MS. KERN: Your Honor —
MR. LEVY: I will notice a new hearing date with the referee.
MS. KERN: Your Honor, may I make one more statement please?
THE COURT: If you like.
MS. KERN: I would prefer Mr. Levy stops driving by my house all the time.
MR. LEVY: I've never been to your house, ma'am. I've never been to your house.
MS. KERN: Thank you, and I wish you would.
THE COURT: Let's all be very nice now. Withdrawn on consent.
Have a nice day.
MS. KERN: Have a good day.
MR. LEVY: Thank you.
THE COURT: Have a good day, counsel.
MR. LEVY: Thank you.
(Transcripts of June 4, 2010, DeStefano, J.)
Based on the above colloquy, it is clear that the court did not decide the prior application on the merits but, rather, allowed the Plaintiff to withdraw the motion to enable Kern the opportunity to submit her objections to the referee's report. Indeed, given Kern's consent to the withdrawal, she cannot now argue that the motion should never have been withdrawn. In any event, even had the application been denied because of an irregularity in the computation process, that would not forever bar the granting of a judgment of foreclosure.
Kern's Objections to the Referee's Report
Kern additionally argues that "the Plaintiff's attorney and the referee falsely claim the Defendant did not raise objections to proposed referee's report or proposed amount due" (Defendant's Opposition at ¶¶ 38-40). To support the claim that she sent her objections to the referee as well as Plaintiff's counsel, Kern annexes a copy of a certified mail receipt (Ex. "G" to Defendant's Opposition). The receipt indicates that on June 15, 2010 some unspecified document or thing may have been mailed to the following person at the following address:
John Andrew Kay
Levy Levy c/o
1445 New York Ave
Huntington St. NY
11746
However, this certified mail receipt is insufficient to establish that Kern served the proposed objections. Initially, as per the Notice of Referee's Hearing, the objections to the proposed referee's report were to be served on the referee as well as Plaintiff's counsel at their Great Neck Office. No such mailing has been established, especially in view of Kern's failure to submit an affidavit of service that either the referee or Plaintiff's counsel were served with objections to the proposed referee's report. In addition, the referee certified that "as of this date [June 30, 2010] I have not received any papers in opposition" (Ex. "B" to Plaintiff's Motion).

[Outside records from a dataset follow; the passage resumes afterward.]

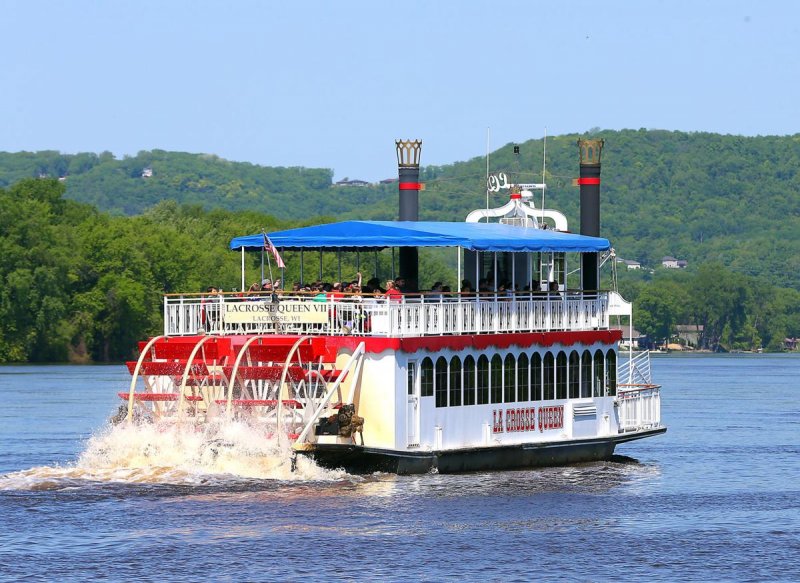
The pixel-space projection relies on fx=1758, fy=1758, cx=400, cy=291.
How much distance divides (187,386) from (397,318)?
4.07m

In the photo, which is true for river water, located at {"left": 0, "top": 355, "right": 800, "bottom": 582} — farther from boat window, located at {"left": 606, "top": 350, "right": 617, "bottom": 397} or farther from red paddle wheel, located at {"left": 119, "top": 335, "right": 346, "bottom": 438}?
boat window, located at {"left": 606, "top": 350, "right": 617, "bottom": 397}

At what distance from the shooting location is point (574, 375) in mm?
33500

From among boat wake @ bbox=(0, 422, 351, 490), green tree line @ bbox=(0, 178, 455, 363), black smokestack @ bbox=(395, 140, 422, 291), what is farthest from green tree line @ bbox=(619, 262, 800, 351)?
boat wake @ bbox=(0, 422, 351, 490)

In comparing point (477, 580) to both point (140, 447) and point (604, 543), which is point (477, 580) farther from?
point (140, 447)

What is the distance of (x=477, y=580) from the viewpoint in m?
23.0

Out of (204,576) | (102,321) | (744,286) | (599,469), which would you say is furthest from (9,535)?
(744,286)

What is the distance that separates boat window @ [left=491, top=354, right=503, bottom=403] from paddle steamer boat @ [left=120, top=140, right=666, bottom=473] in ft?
0.12

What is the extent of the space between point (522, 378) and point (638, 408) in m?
4.51

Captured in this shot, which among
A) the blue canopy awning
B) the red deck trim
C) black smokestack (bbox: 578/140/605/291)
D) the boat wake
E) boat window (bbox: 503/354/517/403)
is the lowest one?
the boat wake

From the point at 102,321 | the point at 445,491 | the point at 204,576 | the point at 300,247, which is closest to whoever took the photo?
the point at 204,576

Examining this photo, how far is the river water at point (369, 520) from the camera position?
77.2ft

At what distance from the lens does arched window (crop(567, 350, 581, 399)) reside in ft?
109

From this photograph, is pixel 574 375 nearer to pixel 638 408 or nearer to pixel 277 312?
pixel 638 408

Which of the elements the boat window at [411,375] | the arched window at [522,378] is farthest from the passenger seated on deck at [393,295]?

Based on the foregoing, it is hereby ordered that the Plaintiff's motion to confirm the referee's report and for a judgment of foreclosure and sale is granted. In addition, the Plaintiff is awarded reasonable attorneys' fees in the amount of $3,000 based upon the nature of the services rendered and the reasonable time spent in relation to performing such services. The court shall separately issue an order in the form attached to the Plaintiff's motion papers implementing the foregoing.
This constitutes the decision and order of the court.